The Red Sox’ Marlon Byrd just shook his head when asked why the African-American population in baseball has dropped to just 8.05 percent. In 1975, 27 percent of major league players were African-American.
“I wish I could tell you why things are like this now,” Byrd said. “All I can say is that when I came up with the Phillies 10 years ago we had six (African-American) players. I thought that was the norm.”
One of those athletes is Jimmy Rollins, the longest tenured member of the Phillies. The veteran shortstop is apparently color-blind since he failed to notice that the Phillies have been above the norm during his run with the team.
“Has it been?” Rollins asked. Yes. Byrd is on the money regarding the 2002 squad. Fast forward to the current team. At the start of spring training Ryan Howard, Juan Pierre, John Mayberry Jr. Dontrelle Willis, Domonic Brown and Tyson Gillies, were part of the Phillies 40-man roster, along with Rollins.
Sure, the ineffective Willis was waived before camp broke and Brown and Gillies are in the minors. But the Phillies hope that they will join the big club at some point.
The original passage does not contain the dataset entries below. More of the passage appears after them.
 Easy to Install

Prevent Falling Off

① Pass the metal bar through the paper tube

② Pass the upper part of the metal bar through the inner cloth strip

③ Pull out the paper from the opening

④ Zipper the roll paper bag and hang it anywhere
So the Phillies, the last team in the National League to sign a black player (John Kennedy finally broke the Phillies color line in 1959), have been above average over the last decade with periods when they’ve had a whopping six African-Americans on the 25-man roster.
Byrd, amazingly the lone black baseball player in Chicago — all of Chicago, home to both the Cubs and the White Sox — before he was traded to Boston in April, said “the Phillies have done a good job of bringing in (African-American) players and they’re a big reason they’ve been so successful over recent years.”
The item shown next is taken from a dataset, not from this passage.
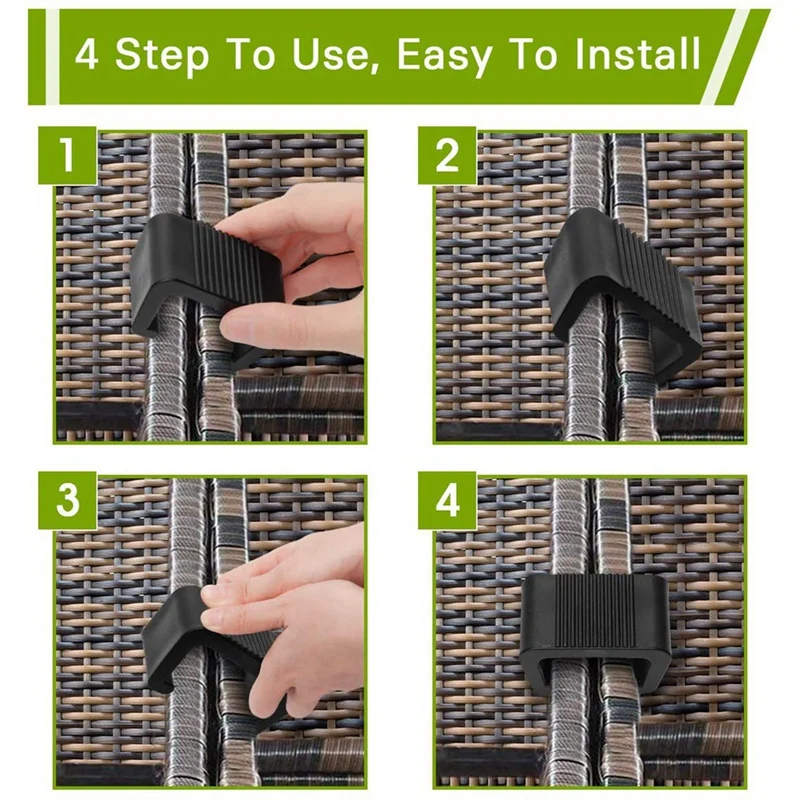 4 Step To Use, Easy To Install

1

2

3

4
Rollins doesn’t believe that race has anything to do with the Phillies acquisitions.
“It definitely wasn’t anyone saying ‘let’s get a black player here,’” Rollins said.
Rollins: ‘Baseball not a glamour sport’
Jimmy Rollins says he became a baseball player because of his mother. She played softball and she always loved baseball,” Rollins said. “She exposed me to it and I loved going to Oakland A’s games when I was a kid.”
The A’s won a championship in 1989 and were a dominant team during Rollins’ childhood and he was part of MLB’s RBI program (Reviving Baseball In Inner Cities). “It was great back then,” Rollins said. “It was the A’s and baseball for me.”
But for most African-American kids living in the inner city, basketball and football rule.
“That’s true and I think that’s it’s due to marketing,” Rollins said. “The NBA does a fantastic job at marketing their players. Football does a good job as well. They both market the heck out of players. Baseball is not a glamour sport, especially in the minors. You don’t see high school baseball games on TV. What you see on TV is what you want to be. I don’t know why we’re not marketed like that. I think that’s why you see what you see or don’t see.”
Keeping ball alive in Philly
Major League Baseball noticed the sagging numbers of African-American players and fans during the late ’80s. The RBI Program (Reviving Baseball In Inner Cities), which was born in 1989, is an initiative whose mission is to increase urban youth’s interest in baseball and softball.
“One of the beacons of the RBI program is the Philadelphia RBI branch,” RBI director David James said. “The Phillies are one of 13 major league teams involved with the program and they do a wonderful job.”
More than 9,500 kids from Philly are part of RBI. The ethnic breakdown is 38 percent African-American, 38 percent Caucasian, 21 percent Latino and three-percent Asian.